In miHoYo (http://www.mihayo.com/), we have great artists, and we are trying to use technologies to free them from the tedious works so they can focus on creation.
To do that, we are looking for talented and motivated research interns in the areas of computer graphics, deep learning, computer vision and human computer interaction to work on the following projects. We are also open to any other projects that could help improve the game/CG assets creation.
If you are interested in internships or external collaborations with us, please contact us via email@example.com (Jun Xing) with your resume. Any slide or meterial summarizing what you did is welcome.
1. cap2Cart: motion transfer from capture to cartoon
Due to the different body scales and motion styles, transferring the motion from a real human (e.g. via motion capture) to a cartoon character could be a challenging problem. The goal is transfer the high-level captured motion, while maintaining the style of the target character. Deep neural network has shown to be powerful in high-level feature extraction, merging, and transfer.
2. pix2Anim: style transfer from image to animation
Image stylization is a popular topic in deep learning and lots of amazing results have been achieved. The goal is to transfer the desired style to an animation sequence. In particular, the artists could specify the style of one or a few frames via manual drawing, and the system automatically propagates the style to the rest frames while maintaining temporal coherence.
3. smartWalk: smart walking animation synthesis
In games, walking is one of the most important animation asset. However, the walking animations are usually predefined and limited in expression. The goal is to make the walking stylized and adaptive to/aware of the environment, e.g. different poses under different emotions.

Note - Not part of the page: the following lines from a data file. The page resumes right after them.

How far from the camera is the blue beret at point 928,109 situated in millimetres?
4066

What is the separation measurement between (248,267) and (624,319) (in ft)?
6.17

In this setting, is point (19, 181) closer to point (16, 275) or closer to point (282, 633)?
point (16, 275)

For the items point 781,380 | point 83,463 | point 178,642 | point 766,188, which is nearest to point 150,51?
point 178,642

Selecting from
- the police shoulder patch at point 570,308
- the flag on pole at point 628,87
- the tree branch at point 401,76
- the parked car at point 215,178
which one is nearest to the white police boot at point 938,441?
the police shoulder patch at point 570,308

4. smartAnim: smart editing of animation sequence
Keyframing the animation sequence is a tedious task that requires experienced artists. Usually, the artists tune the shape and pose of the objects (e.g. cloth, hair, body) by rigging the bones, or even more detailed editing on the vertices, edges and faces, frame-by-frame. The goal is to propagate the editing from local to global (e.g. edit one finger, and the whole hand/arm/body is automatically adjusted), and from one frame to the whole animation sequence.

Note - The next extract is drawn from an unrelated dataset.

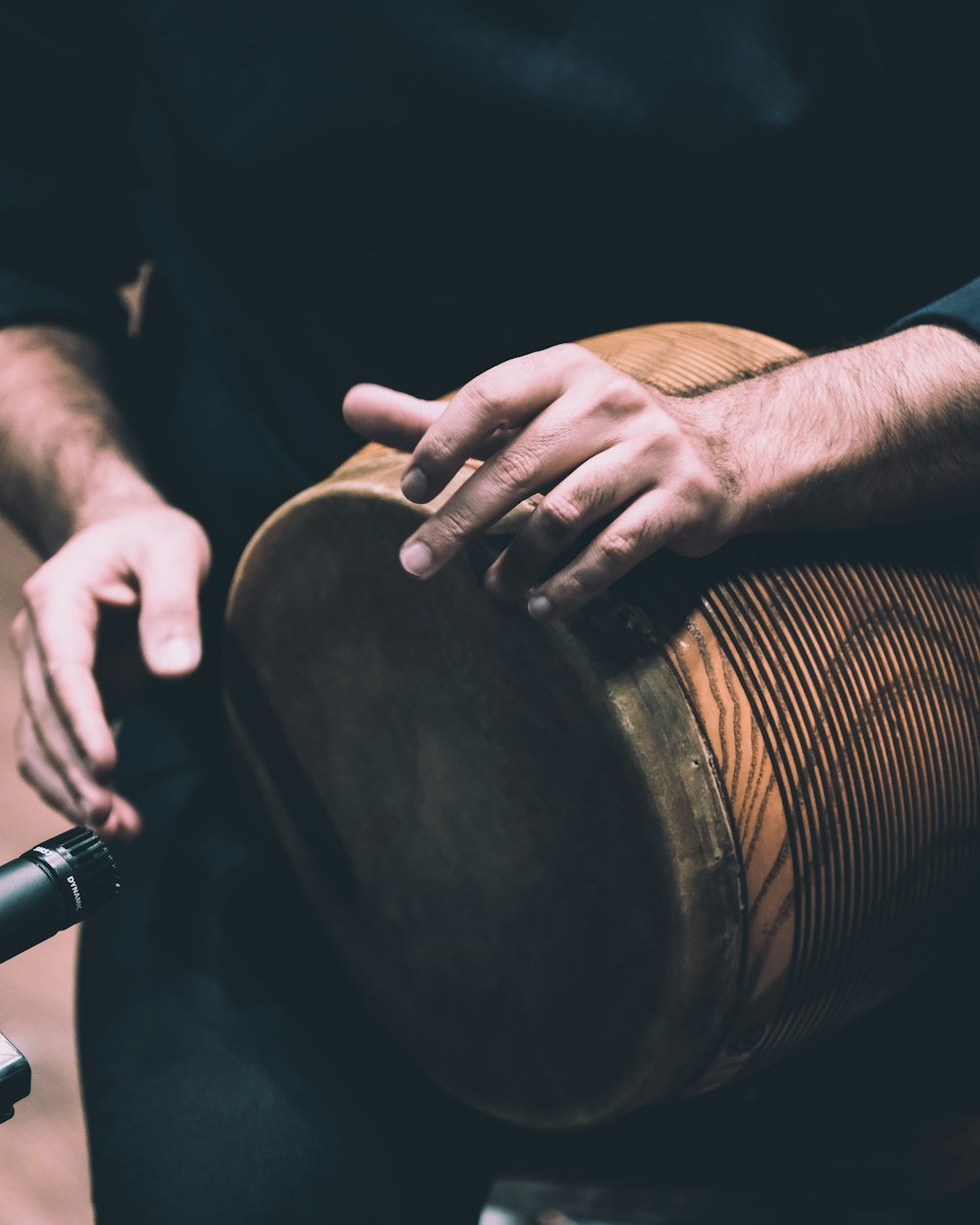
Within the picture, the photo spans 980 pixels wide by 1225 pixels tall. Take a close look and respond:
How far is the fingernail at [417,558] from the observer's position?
2.11 feet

5. hairAnimBrush: interactive hair animation
The hair animation should be stylized, physically-plausible, and easy to control via simple gestures. Physical simulation can produce realistic animations, but can be hard to control and stylize. The goal is to design a sketch-based system to make animation authoring easy, while exhibiting the time-varying dynamics of simulation.
6. terrainBrush: interactive terrain creation in game world
Designing the terrain of a large area is a tedious task, which includes the numerous layout of trees, grasses and stones, and the terrain altitude and texture adjustment. The goal is to design a terrain brush that could allow the artists to easily create the desired terrain at different scales, with the detailed terrain geometry/texture and object layout automatically generated while being aware of the environment.
7. fakeVoice: synthesize the audio of expert actor by anyone
Dubbing the character voice using human actors is an expensive and time-consuming task, and the same actor may not be always available. The goal is to synthesize the voice of an expert actor A, driven by the audio and emotion of another person B, given a large paired audio dataset of A and B.